Exercise objective
Retype the data below exactly, skipping pictures.
::: Raw data :::
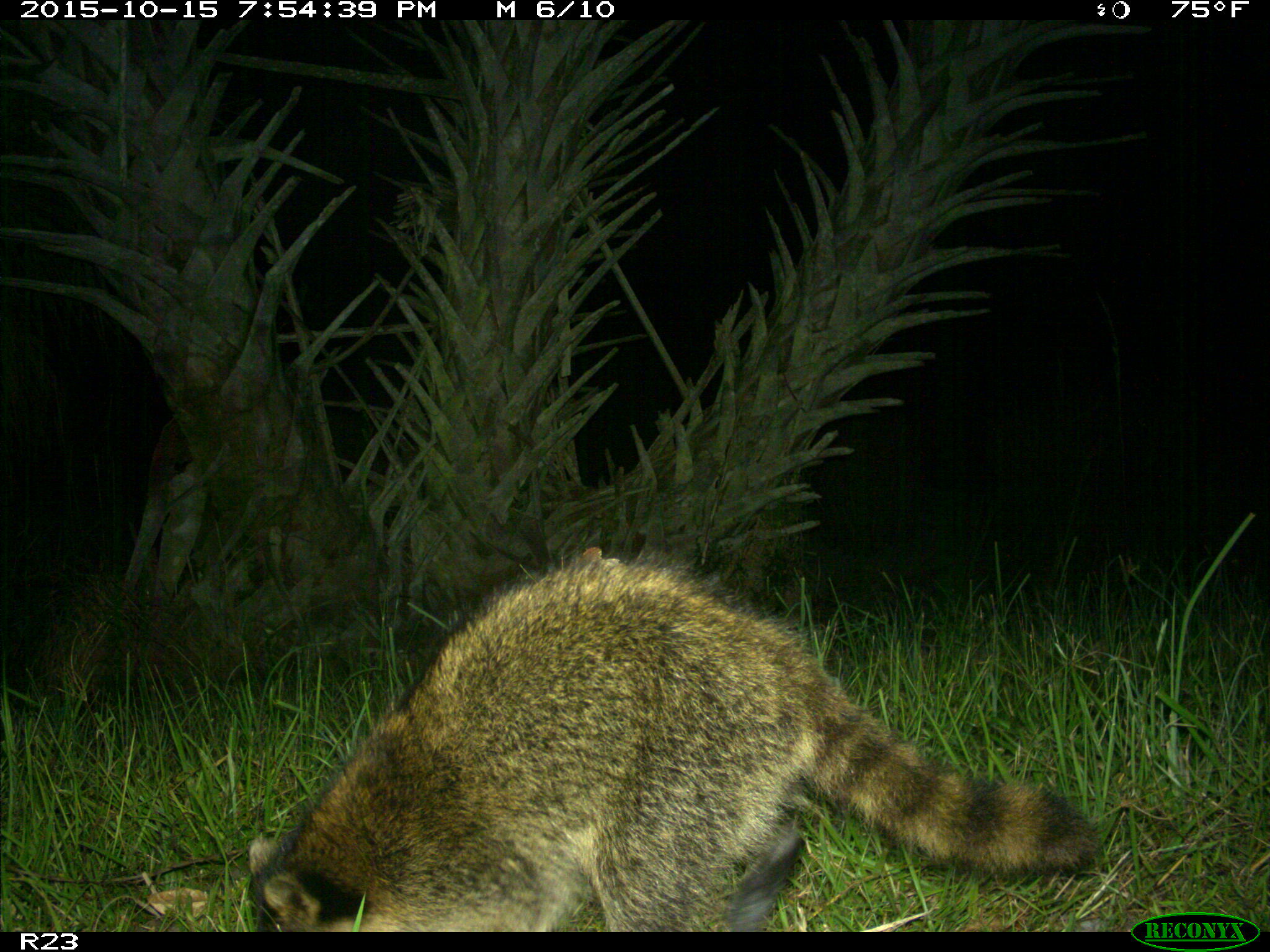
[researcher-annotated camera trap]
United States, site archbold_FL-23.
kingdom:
:::
Solved exercise
[researcher-annotated camera trap]
United States, site archbold_FL-23.
kingdom:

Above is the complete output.